Exercise objective
Retype the passage of the proof excerpt between "Finally, we prove" and "(0)>\gamma $ and $\phi (\gamma ,0)=\gamma $ .", inclusive.

Document segment
###

It is obvious that $\Gamma $ has property 1. To show that $\Gamma $ has property 2, we use an $\in $ -induction on $\alpha $ . This is obviously true in case $\alpha =0$ or $\alpha $ is a successor ordinal. So assume that $\alpha $ is a limit ordinal, By Propositions 7.13 and 7.16, it suffices to show that $\phi (\tau ,\Gamma (\alpha ))\leq \Gamma (\alpha )$ for all $\tau <\Gamma (\alpha )$ . So let $\tau <\Gamma (\alpha )$ . Since $\alpha $ is a limit ordinal, the definition of $\Gamma (\alpha )$ implies that there is $\beta <\alpha $ such that $\tau <\Gamma (\beta )$ . By induction hypothesis and Corollary 7.12, for every such $\beta $ it holds that $\phi (\tau ,\Gamma (\beta ))=\Gamma (\beta )$ and so $\phi (\tau ,\Gamma (\beta ))< \Gamma (\alpha )$ . By Proposition 7.15, this implies that $\phi (\tau ,\Gamma (\alpha ))\leq \Gamma (\alpha )$ .

Finally, we prove that $\Gamma $ has property 3 by an $\in $ -induction on $\alpha $ . So suppose that $\Gamma (\alpha )>\gamma $ and $\phi (\gamma ,0)=\gamma $ . There are three cases to consider:

  • The case $\alpha =0$ is trivial, since by definition of G, there is no $\gamma $ such that $\Gamma (0)>\gamma $ and $\phi (\gamma ,0)=\gamma $ .

###

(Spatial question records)
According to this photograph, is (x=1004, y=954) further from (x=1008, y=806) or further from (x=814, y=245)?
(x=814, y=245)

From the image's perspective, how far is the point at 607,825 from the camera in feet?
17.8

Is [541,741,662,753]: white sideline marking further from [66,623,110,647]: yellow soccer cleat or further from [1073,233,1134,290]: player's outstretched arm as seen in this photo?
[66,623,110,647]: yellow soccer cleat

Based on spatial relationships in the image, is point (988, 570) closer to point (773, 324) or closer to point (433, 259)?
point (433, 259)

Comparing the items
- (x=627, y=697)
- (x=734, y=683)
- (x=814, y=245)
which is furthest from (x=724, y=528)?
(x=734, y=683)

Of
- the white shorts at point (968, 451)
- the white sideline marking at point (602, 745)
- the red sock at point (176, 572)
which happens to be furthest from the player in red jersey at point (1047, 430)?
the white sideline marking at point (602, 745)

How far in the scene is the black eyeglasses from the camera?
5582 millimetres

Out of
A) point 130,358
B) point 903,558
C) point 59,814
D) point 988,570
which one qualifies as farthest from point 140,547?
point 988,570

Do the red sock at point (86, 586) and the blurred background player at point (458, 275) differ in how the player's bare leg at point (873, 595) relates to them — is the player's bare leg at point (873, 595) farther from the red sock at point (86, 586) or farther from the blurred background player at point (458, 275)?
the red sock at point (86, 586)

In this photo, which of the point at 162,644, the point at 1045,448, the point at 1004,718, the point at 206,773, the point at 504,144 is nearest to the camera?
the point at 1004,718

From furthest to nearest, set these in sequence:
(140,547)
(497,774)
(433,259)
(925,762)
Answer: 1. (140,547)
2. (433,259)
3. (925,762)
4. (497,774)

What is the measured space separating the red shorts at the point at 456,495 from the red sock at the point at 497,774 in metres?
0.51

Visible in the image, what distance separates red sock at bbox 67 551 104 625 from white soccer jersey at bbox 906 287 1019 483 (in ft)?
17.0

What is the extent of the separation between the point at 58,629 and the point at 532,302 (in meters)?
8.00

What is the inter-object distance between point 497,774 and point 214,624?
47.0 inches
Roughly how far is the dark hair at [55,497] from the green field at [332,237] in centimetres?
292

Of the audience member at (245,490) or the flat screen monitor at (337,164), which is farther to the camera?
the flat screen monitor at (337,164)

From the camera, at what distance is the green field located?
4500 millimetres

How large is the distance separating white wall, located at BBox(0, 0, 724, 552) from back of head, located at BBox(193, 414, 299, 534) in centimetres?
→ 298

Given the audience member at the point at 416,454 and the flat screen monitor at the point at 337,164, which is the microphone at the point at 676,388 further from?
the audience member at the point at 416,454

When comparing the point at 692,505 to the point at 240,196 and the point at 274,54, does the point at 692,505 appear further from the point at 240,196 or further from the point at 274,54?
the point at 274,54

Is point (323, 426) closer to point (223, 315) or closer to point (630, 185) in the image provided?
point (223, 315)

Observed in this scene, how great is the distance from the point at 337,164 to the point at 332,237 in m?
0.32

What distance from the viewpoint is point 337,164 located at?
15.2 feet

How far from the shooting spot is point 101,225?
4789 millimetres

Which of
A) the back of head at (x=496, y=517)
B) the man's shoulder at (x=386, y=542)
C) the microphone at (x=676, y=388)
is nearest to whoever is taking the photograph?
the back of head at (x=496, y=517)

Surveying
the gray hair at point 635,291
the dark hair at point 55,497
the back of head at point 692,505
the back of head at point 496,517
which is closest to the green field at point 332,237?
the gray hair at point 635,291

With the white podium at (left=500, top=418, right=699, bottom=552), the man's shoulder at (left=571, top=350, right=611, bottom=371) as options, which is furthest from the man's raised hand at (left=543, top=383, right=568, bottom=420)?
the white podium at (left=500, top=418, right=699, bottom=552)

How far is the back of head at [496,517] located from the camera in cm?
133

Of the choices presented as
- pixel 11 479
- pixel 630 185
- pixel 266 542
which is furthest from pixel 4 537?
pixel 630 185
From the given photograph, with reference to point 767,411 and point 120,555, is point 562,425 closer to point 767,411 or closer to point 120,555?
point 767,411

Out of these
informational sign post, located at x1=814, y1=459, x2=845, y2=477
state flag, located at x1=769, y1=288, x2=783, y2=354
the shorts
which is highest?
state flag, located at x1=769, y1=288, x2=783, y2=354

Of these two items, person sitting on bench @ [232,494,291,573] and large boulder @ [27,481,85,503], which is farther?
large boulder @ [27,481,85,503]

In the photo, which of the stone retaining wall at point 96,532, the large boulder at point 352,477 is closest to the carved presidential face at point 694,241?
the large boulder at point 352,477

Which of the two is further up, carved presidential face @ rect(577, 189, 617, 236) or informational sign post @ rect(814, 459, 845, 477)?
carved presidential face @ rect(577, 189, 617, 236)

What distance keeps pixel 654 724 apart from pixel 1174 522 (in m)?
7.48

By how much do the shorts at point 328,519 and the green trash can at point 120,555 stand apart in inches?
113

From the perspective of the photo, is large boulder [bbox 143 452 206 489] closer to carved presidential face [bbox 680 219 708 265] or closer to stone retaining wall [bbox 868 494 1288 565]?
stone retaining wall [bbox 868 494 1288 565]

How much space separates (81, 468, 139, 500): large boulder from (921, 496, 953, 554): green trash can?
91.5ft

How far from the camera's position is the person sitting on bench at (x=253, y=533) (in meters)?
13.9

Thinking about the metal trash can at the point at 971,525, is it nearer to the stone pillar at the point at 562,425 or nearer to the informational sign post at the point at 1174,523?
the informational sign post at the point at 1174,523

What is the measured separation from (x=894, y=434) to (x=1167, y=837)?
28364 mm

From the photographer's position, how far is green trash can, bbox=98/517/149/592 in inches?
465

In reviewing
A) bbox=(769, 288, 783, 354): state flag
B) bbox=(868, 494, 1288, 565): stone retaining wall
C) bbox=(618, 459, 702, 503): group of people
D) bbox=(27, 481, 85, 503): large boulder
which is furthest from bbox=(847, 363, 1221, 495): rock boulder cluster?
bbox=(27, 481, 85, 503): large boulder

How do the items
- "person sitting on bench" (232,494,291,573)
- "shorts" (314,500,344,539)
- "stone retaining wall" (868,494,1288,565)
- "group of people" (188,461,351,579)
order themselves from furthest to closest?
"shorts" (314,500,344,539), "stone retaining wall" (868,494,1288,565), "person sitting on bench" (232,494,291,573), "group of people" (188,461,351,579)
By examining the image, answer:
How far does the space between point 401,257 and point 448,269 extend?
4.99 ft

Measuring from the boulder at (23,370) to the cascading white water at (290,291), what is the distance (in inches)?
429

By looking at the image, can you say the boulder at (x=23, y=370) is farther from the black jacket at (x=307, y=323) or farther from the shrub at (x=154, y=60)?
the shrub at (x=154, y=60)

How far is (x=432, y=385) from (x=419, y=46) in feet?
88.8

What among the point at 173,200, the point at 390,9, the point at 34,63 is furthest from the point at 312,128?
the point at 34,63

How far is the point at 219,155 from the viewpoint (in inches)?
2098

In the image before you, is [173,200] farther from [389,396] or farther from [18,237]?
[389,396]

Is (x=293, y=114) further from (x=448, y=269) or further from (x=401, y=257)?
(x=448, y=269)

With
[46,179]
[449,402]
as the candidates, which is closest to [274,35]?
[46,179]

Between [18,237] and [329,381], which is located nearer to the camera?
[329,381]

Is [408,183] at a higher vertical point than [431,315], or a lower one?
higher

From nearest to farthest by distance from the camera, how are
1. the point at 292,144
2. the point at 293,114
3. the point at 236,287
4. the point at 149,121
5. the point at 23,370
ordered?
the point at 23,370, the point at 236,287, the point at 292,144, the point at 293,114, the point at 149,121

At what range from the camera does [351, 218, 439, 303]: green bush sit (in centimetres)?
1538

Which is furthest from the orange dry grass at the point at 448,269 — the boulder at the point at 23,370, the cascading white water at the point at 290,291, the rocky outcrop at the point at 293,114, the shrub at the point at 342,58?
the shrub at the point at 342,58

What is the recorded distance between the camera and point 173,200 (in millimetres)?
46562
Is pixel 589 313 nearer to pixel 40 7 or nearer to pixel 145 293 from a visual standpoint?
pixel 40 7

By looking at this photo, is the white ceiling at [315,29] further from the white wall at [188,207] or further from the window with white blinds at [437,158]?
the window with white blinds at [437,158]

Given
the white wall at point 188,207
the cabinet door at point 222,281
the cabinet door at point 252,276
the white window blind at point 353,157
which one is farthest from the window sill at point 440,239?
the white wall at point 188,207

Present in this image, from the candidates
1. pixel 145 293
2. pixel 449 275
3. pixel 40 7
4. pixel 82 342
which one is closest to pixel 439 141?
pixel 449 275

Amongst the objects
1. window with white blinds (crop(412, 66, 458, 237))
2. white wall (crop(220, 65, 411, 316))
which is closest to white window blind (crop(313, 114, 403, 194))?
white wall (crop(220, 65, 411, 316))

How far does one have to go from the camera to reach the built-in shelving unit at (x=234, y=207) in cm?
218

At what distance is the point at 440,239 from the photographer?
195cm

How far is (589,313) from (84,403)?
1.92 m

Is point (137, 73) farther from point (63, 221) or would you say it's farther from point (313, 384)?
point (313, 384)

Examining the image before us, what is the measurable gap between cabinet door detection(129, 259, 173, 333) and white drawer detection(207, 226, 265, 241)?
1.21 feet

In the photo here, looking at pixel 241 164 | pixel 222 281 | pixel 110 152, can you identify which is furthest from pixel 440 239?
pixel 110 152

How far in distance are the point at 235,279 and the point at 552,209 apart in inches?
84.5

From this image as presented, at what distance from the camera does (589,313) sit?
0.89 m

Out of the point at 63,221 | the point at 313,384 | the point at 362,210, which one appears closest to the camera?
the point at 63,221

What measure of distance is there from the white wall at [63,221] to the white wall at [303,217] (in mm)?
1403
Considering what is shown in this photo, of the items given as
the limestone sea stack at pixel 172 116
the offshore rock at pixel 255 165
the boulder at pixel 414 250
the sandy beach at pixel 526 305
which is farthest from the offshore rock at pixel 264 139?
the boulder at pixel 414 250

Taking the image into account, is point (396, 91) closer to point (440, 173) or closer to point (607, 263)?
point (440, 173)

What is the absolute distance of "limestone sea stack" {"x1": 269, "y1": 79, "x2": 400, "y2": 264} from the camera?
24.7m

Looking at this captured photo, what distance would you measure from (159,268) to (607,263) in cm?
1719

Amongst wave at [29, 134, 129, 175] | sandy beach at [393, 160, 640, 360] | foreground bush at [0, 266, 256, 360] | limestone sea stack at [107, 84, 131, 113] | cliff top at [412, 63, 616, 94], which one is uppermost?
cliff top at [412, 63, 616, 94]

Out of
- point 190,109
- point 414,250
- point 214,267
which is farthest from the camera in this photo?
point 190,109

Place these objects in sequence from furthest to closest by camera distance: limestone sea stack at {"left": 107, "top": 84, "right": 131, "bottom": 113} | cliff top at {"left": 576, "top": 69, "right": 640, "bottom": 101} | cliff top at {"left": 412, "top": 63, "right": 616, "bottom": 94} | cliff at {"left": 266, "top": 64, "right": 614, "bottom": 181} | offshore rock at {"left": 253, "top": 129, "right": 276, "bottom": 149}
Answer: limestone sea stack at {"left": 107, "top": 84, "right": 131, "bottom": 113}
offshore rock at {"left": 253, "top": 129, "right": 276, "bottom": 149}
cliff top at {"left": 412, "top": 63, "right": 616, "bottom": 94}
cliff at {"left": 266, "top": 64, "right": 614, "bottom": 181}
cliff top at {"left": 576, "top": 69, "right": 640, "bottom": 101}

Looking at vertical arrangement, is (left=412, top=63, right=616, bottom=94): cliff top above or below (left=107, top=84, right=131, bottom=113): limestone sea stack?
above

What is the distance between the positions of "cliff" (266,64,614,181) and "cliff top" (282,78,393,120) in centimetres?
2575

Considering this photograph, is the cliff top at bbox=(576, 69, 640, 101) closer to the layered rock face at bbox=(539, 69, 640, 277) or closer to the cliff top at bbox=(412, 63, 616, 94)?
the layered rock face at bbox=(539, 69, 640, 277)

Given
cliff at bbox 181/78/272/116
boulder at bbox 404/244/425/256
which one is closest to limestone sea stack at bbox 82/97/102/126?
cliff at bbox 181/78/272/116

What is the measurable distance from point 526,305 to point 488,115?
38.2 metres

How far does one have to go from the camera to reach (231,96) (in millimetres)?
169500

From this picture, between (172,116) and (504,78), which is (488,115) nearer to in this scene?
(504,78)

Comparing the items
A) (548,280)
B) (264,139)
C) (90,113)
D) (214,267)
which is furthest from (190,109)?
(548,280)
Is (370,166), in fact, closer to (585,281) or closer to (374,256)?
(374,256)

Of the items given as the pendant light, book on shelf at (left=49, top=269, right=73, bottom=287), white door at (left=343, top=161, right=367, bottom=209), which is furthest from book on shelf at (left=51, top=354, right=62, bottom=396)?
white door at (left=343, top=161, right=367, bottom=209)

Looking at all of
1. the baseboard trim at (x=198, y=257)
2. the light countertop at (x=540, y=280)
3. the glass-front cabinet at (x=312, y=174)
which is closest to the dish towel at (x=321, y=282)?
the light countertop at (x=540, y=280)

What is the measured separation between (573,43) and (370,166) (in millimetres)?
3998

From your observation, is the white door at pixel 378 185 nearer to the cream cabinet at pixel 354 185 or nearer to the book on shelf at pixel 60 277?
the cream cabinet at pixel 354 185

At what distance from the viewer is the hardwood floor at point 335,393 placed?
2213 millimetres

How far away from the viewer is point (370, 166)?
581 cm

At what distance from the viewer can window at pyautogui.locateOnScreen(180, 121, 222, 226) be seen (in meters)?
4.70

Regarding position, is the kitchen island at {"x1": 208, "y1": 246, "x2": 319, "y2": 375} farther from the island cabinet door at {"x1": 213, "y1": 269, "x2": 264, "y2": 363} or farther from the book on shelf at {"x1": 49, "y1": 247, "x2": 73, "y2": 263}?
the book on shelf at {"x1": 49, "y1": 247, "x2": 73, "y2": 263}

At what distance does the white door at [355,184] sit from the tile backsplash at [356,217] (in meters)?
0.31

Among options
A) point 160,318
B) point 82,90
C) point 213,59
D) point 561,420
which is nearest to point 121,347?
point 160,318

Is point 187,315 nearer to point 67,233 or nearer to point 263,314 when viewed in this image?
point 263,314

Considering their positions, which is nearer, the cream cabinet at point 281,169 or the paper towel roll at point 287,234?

###

Written solution
Finally, we prove that $\Gamma $ has property 3 by an $\in $ -induction on $\alpha $ . So suppose that $\Gamma (\alpha )>\gamma $ and $\phi (\gamma ,0)=\gamma $ . There are three cases to consider:

  • The case $\alpha =0$ is trivial, since by definition of G, there is no $\gamma $ such that $\Gamma (0)>\gamma $ and $\phi (\gamma ,0)=\gamma $ .